• _Provided information_
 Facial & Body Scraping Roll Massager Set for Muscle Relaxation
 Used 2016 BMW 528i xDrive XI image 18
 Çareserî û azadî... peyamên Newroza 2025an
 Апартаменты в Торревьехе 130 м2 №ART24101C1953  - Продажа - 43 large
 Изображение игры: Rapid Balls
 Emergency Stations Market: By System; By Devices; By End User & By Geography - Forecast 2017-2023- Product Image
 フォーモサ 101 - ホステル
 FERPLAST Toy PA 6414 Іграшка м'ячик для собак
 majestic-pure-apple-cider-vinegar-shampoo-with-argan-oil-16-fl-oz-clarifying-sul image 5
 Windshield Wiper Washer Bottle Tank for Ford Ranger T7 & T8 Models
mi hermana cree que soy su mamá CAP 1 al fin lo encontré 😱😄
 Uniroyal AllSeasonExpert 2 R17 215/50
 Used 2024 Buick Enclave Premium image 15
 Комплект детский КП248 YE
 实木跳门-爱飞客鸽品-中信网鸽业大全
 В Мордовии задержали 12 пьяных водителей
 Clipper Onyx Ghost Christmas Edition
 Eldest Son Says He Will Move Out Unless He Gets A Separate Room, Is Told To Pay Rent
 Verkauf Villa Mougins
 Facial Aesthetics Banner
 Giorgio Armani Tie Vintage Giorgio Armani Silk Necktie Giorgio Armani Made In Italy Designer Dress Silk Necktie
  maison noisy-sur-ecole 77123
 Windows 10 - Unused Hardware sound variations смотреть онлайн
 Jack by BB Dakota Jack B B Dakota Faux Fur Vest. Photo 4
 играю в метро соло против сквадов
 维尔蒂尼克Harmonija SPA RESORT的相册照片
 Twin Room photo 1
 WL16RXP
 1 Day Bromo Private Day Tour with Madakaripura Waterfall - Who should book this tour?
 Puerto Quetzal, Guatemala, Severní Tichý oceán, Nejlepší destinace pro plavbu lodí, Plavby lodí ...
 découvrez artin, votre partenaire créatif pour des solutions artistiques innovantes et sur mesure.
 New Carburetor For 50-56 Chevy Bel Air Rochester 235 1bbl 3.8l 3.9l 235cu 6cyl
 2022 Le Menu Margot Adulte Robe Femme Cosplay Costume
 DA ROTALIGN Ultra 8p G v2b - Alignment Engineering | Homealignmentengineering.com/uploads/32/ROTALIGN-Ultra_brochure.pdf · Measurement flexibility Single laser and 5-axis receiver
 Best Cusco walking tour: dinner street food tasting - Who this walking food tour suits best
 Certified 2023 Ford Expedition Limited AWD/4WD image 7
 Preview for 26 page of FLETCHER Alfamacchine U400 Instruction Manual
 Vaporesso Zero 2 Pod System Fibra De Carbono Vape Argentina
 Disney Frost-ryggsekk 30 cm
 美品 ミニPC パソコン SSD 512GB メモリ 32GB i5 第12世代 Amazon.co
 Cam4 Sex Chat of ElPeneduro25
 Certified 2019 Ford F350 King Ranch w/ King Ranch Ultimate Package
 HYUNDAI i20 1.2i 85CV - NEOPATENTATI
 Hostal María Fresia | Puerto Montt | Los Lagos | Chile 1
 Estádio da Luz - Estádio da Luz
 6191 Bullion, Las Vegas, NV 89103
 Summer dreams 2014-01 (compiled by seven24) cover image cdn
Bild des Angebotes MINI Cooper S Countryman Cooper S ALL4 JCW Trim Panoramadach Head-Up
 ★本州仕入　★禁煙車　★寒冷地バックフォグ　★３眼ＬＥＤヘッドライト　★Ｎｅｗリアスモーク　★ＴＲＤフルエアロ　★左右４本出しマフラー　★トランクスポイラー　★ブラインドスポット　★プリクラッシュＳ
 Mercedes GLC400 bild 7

• _Required action_
The line with "Summer dreams 2014-01" through the last line of the data: write these out exactly, and no others.

• _Written reply_
 Summer dreams 2014-01 (compiled by seven24) cover image cdn
Bild des Angebotes MINI Cooper S Countryman Cooper S ALL4 JCW Trim Panoramadach Head-Up
 ★本州仕入　★禁煙車　★寒冷地バックフォグ　★３眼ＬＥＤヘッドライト　★Ｎｅｗリアスモーク　★ＴＲＤフルエアロ　★左右４本出しマフラー　★トランクスポイラー　★ブラインドスポット　★プリクラッシュＳ
 Mercedes GLC400 bild 7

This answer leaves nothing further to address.